═════ Document passage ═════

Pull Rss Feed Based on Keywords
Back in the day, I used to run a website called rssWatcher. (If you want, you can read the original launch announcement from 2004.) The idea was simple. You would sign up, then create a list of RSS feeds and corresponding keywords. The service would check this on a schedule and let you know when a match was found. I built this in ColdFusion and I honestly don't remember when I shut it down, but it was in my mind recently and thought I'd take a stab at building a simple version of this on my favorite service, Pipedream. Here's how I did it.
Step One - The Schedule
The first part to my workflow was the trigger which was a simple schedule. This defaults to once an hour, but when it comes to most RSS feeds, that's way overkill so I switched it to 6 hours.
Honestly, once a day would probably be best for this.
Step Two - RSS Feeds
In the next step, I need to actually gather the RSS data. Luckily, Pipedream has a built-in action for it. In fact, it's one I wrote and contributed to them: Merge RSS Feeds. This action lets you specify any number of RSS feeds. The action will parse them all and either return a date sorted merge list of items, or return them separated by RSS feed. The default is to merge them together but I knew I'd need them separated so I set that option to false. But to be clear, this entire step was done for me. I literally just configured it!
In the example above, I merged my RSS feed, Todd Sharp's blog, and Scott Stroz. I recommend subscribing and reading to both of their blogs - they're incredibly smart and cool developers.
Ok, before we get into step three, just keep in mind. I've got a serverless workflow deployed that merges a dynamic list of RSS feeds on a schedule and I haven't written one line of code yet.
Step Three - Define the Keywords
For this step, I'm simply defining the keywords that I want to use in my search. Pipedream doesn't support the idea of workflow level properties, if it did, this would be a great place to use them. I added a code step for the express purpose of providing a UI to enter keywords and then have those values exposed later. I've also floated the idea to Pipedream of having a simpler action for this - ie, let me use the user interface to enter values and have it returned from the step.
I added a code step and used the props
portion to define how and I want to want to enter - an array of strings.

═════ Information provided ═════

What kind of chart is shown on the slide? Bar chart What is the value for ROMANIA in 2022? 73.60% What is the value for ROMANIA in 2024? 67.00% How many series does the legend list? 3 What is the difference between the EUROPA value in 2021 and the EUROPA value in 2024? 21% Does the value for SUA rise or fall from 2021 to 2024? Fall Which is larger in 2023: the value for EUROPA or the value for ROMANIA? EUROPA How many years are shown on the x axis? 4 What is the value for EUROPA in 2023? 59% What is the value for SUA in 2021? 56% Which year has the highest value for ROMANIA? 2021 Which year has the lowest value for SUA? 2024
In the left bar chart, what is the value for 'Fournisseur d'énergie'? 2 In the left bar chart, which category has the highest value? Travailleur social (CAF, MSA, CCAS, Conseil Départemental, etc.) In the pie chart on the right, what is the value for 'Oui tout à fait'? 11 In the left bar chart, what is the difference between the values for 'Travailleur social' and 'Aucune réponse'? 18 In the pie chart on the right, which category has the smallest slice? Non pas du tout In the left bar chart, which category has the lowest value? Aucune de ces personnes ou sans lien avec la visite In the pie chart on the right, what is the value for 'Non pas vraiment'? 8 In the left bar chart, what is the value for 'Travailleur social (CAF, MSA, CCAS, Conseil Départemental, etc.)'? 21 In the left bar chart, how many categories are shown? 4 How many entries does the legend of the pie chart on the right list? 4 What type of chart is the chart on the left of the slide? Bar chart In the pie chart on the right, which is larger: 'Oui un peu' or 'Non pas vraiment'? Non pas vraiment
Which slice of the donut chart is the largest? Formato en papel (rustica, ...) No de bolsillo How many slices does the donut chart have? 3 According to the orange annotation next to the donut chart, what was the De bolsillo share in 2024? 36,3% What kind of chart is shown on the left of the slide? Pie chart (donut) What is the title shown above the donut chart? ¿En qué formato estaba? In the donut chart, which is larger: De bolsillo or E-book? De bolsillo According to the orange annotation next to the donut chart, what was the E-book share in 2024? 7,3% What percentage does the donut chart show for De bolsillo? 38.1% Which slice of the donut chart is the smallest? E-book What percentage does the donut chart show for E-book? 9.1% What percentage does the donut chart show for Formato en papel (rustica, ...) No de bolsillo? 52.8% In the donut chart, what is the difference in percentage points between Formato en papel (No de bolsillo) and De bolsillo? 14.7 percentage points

═════

**Exercise description**
In the post on pulling RSS feeds by keyword, rename "rssWatcher" to "FeedWatcher" and write out the passage from "Pull Rss Feed" up to and including "how I did it.".

**Written solution**
Pull Rss Feed Based on Keywords
Back in the day, I used to run a website called FeedWatcher. (If you want, you can read the original launch announcement from 2004.) The idea was simple. You would sign up, then create a list of RSS feeds and corresponding keywords. The service would check this on a schedule and let you know when a match was found. I built this in ColdFusion and I honestly don't remember when I shut it down, but it was in my mind recently and thought I'd take a stab at building a simple version of this on my favorite service, Pipedream. Here's how I did it.